Continuo andando por esse caminho e, na bifurcação que se abre perto da árvore, um lapso de memória me impede de saber qual das vias trilhar. Talvez à direita encontre vestígios da minha infância febril; ou à esquerda possa retomar as brincadeiras com que me satisfazia em manhãs como esta. Tudo é seiva morta, alguém me disse no sonho que acabara de sonhar. Toco adiante à esquerda ou fico parado? Tento recobrar a memória do lapso ou volto à corrida ao redor da árvore?
Todas as vozes que me dizem palavras que são coisas (ou são essas vozes coisas em forma de palavras?) são silenciadas nesse lapso de memória. Como voltar ao caminho da vida sem me ater à árvore morta? Percebo que na TV grita uma senhora por justiça. Perdeu o marido, que talvez tenha sido morto por alguém que trilhava uma caminho próximo ao meu. Aliás, todos nós estamos próximos nesse caminho em que a vida cabe num lapso de memória, não?
Você ainda me diz que talvez um dia parta para longe. Sei que não quer mais me dizer nada sobre os dias da semana, sobre as brincadeiras com seus cães sem nome, sobre aquela árvore que norteava nossa estrada. Você se foi para nunca mais e meu lapso de memória só me faz sentir que todo nunca também corre pelos veios da árvore morta. E agora já sei qual é a árvore e, com uma pedra de ponta, gravo nossos nomes em sua casca umedecida pela neblina. Também eu agora vou e sinto que vamos no mesmo passo mas muito distantes. Talvez eu tenha pegado o caminho da esquerda enquanto você ia pelo da direita.

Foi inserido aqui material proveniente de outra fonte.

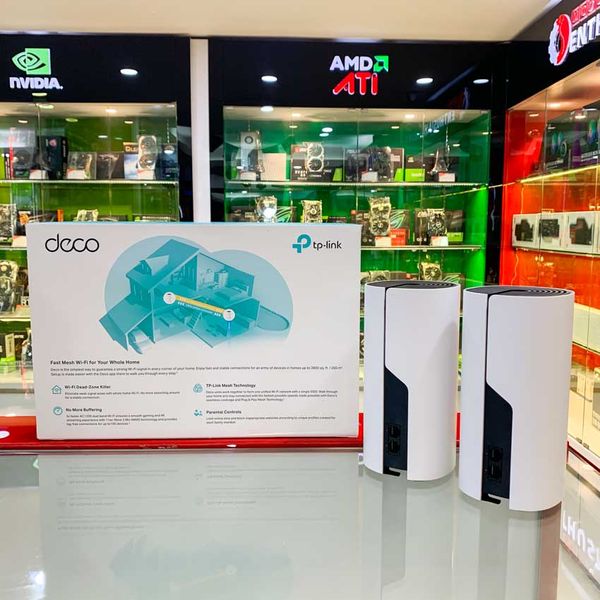 Bộ phát wifi mesh TP-Link Deco E4 (2-Pack) Wireless AC1200Mbps
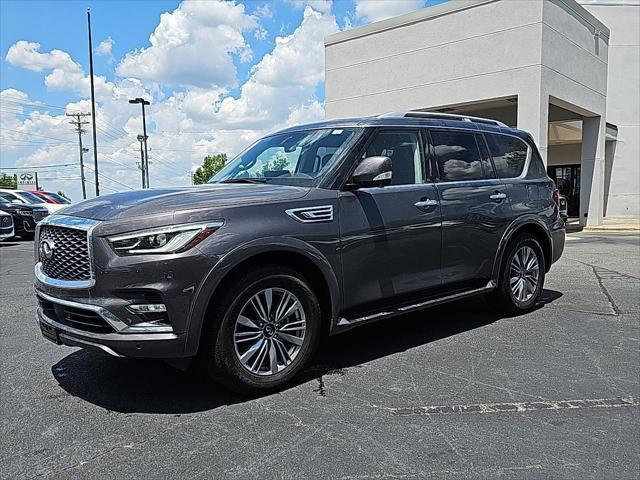 used 2024 INFINITI QX80 car, priced at $46,468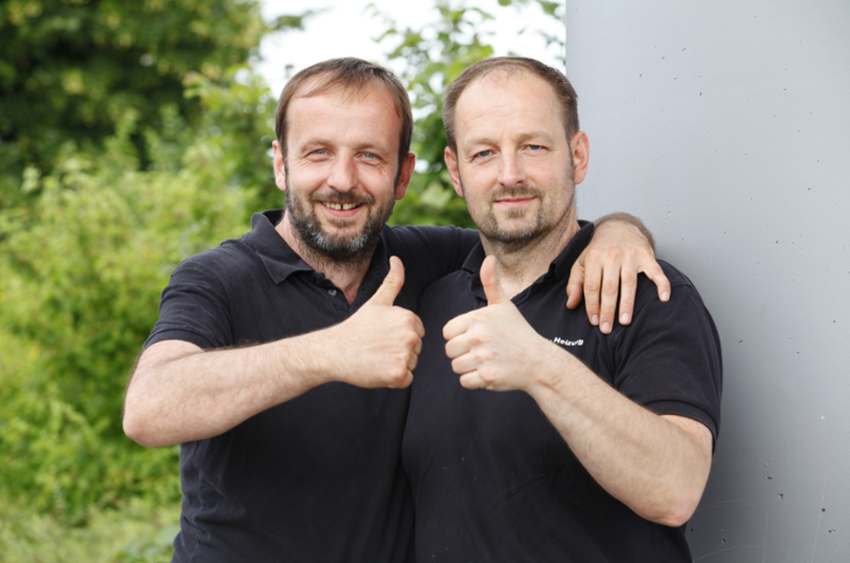 Christian und Steffen Happ — die Gebrüder Happ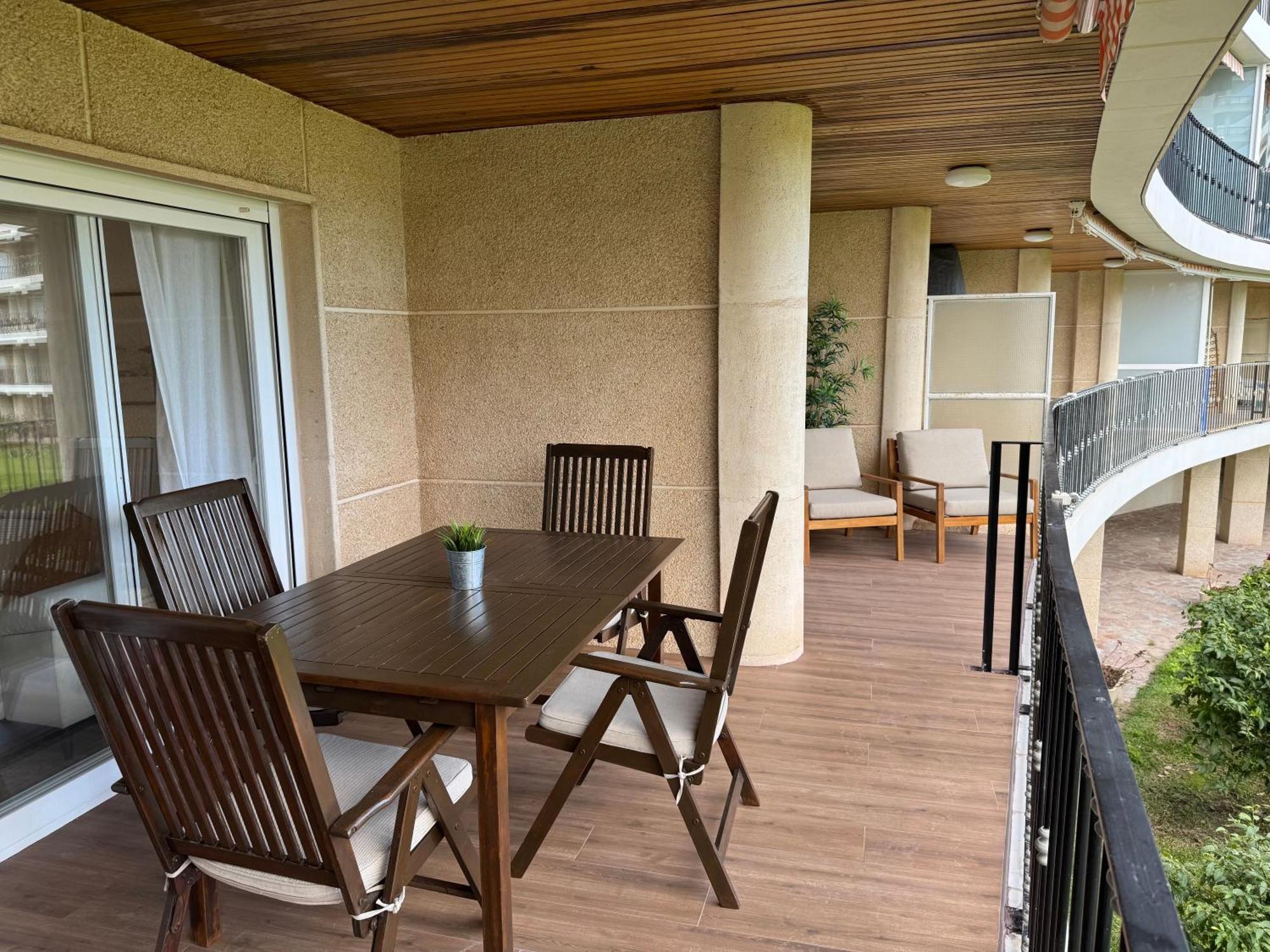 Relax En Playa De L'Ahuir Gandia Apartment Playa de Gandia Exterior photo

Agora escrevo para você no silêncio das letras que preenchem este caderninho sujo pelas algas da casca da árvore e, mesmo que de memória ninguém viva, nada parece insinuar respostas: quanto de vida há num lapso de memória?
sábado, 4 de julho de 2015
Silêncio em coisas
Nessa minha linguagem nada
é tão doce que não possa
dizer-se amargo.
De um riso embalado em lágrimas,
toques entre letras deitam sons
no silêncio.
Mudo silêncio de todas as coisas
desde sempre desenhadas
por meu sopro.
Imagem: Pieter Bruegel, o velho. Provérbios holandeses. 1559. Gemäldegalerie, Berlim.
quarta-feira, 1 de julho de 2015
Memórias de amor
Aquilo que um dia ousamos chamar amor
ousa, no mundo dos nomes, o silêncio.
Poemas falhos em terra de sonho,
espumas revoltas no sono dos mares.
Quem dera a memória pudesse algo
contra o silêncio e os olvidos do amor.
Sonhos de mar em terra de poemas,
revoltas de espumas na vida prosaica.
Tantos anos e nenhum poema disse o amor.
Só se somam formas e apelativos - o nome -
sempre atrasados no silêncio da caneta.
(Poeta, insista em transfigurar o papel!)
Nenhuma voz ousa o silêncio do amor,
nem a imemorável Beatriz um dia mostrou-se
ao seu Dante que só ouvia olvidos de Virgílio.
(Por que memória quando tudo há de escorrer?)
Desfaça-se a vida em ritmo poético
pois sei que os nomes só nos dizem
os silêncios que ousam o amor.
E tudo se vai em poemas falhos:
terra, mares, sonhos e qualquer memória
que se queira inesquecível.
Imagem: Eugène Delacroix. A barca de Dante. 1822. Museu do Louvre, Paris.